Don't miss the chance to visit Northern Ireland's only offshore inhabited island, Rathlin. Chug across the picturesque Church Bay by ferry before landing in the harbour and exploring this L-shaped marvel. With a population of around 140 people, Rathlin is home to some incredible legends: ask the locals about Robert the Bruce and his spider – you won't be disappointed! Take a tour of the "upside down lighthouse", Rathlin West Light, one of the Great Lighthouses of Ireland. You can also discover Rathlin's wonderful wildlife: look out for seals on the rocks, hares in the fields and seabirds including puffins, kittiwakes, razorbills and guillemots.

Don't miss:

Once you're back on the mainland, pick up a bag of super-fresh fish and chips from Morton’s in Ballycastle – sea bass, cod and haddock, fresh off the boat and mouthwateringly good.

Day four

This journey takes on some of the heavy hitters – including the very place that gave the Causeway Coastal Route its name. Don't worry, though – you'll be spoilt for choice with places to stay so you can just relax and take your time.

■ Instructions to follow
Copy the Rathlin Island passage between "Once you're back" and "and mouthwateringly good.", inclusive, replacing "haddock" with "plaice".

■ Entries supplied
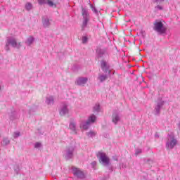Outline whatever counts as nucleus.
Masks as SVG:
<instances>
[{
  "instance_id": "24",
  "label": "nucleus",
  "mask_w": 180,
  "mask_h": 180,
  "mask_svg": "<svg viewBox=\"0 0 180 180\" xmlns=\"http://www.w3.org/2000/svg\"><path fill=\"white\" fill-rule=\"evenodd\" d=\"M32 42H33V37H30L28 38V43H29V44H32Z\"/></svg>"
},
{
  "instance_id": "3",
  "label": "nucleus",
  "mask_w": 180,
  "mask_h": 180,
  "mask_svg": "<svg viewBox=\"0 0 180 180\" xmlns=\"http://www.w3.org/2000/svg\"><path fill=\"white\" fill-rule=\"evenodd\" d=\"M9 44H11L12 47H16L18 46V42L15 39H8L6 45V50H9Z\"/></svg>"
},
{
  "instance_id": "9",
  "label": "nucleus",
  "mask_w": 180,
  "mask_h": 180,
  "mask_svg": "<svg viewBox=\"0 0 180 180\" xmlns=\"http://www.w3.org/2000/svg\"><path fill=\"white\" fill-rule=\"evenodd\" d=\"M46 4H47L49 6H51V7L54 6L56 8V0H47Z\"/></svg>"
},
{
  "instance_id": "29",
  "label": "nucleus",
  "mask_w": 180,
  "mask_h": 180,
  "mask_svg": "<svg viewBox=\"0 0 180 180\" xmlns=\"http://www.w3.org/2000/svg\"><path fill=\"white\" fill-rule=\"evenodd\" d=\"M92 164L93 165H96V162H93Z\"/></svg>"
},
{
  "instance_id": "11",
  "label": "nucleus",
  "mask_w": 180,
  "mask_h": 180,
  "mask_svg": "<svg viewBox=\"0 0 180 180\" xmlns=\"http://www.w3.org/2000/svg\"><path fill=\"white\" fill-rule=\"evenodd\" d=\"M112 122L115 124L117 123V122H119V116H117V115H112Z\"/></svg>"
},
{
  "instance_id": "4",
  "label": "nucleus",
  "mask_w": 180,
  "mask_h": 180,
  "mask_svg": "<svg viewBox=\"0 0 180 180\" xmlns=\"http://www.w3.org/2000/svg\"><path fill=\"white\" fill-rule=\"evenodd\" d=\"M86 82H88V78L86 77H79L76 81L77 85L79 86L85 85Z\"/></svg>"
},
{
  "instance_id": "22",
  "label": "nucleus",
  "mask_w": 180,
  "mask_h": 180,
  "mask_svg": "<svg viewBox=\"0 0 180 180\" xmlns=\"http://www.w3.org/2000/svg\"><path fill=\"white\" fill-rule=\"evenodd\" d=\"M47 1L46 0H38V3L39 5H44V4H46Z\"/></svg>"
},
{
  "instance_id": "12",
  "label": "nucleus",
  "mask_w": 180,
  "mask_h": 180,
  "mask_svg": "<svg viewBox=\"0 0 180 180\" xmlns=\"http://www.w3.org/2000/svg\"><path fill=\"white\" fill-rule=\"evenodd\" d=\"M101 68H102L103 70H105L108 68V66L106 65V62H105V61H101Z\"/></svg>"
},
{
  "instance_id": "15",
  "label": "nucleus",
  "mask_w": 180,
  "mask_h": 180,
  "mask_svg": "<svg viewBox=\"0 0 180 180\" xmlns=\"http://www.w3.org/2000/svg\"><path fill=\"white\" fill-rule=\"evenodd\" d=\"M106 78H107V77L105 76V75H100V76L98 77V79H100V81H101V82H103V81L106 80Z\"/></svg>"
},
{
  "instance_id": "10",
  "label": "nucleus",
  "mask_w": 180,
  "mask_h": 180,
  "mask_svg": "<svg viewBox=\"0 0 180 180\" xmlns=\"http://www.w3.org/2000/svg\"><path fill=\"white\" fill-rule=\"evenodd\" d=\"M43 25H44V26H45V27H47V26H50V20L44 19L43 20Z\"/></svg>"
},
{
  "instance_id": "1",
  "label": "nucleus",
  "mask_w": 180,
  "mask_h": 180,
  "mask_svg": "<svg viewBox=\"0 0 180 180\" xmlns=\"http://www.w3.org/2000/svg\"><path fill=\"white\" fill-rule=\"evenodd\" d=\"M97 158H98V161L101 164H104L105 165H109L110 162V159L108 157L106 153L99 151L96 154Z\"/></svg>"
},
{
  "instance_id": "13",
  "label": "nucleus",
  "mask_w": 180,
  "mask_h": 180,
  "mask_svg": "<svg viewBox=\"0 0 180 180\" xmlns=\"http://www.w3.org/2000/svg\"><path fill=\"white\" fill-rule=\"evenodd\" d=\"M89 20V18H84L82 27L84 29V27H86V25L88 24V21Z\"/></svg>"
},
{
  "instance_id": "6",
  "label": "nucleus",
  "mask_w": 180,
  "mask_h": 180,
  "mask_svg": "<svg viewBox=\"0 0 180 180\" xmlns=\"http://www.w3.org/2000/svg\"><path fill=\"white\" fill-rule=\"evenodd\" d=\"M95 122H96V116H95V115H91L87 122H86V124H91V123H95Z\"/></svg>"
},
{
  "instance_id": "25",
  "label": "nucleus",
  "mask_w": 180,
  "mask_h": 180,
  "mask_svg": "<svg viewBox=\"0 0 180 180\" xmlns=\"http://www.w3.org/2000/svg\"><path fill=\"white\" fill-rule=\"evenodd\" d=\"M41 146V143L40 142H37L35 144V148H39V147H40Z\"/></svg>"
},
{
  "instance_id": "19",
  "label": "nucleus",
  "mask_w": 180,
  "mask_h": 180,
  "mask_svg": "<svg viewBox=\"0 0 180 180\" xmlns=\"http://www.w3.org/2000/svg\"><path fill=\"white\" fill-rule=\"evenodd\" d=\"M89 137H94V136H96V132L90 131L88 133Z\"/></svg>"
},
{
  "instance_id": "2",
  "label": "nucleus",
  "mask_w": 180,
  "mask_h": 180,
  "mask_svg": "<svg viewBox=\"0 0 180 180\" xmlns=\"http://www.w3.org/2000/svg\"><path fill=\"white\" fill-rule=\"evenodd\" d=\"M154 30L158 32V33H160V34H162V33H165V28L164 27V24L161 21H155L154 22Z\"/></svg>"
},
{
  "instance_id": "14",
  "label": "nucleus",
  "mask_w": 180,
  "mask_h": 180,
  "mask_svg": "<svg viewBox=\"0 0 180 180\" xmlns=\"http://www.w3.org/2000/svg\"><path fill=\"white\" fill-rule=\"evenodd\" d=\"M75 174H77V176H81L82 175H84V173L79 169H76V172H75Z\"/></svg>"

■ Reply
Once you're back on the mainland, pick up a bag of super-fresh fish and chips from Morton’s in Ballycastle – sea bass, cod and plaice, fresh off the boat and mouthwateringly good.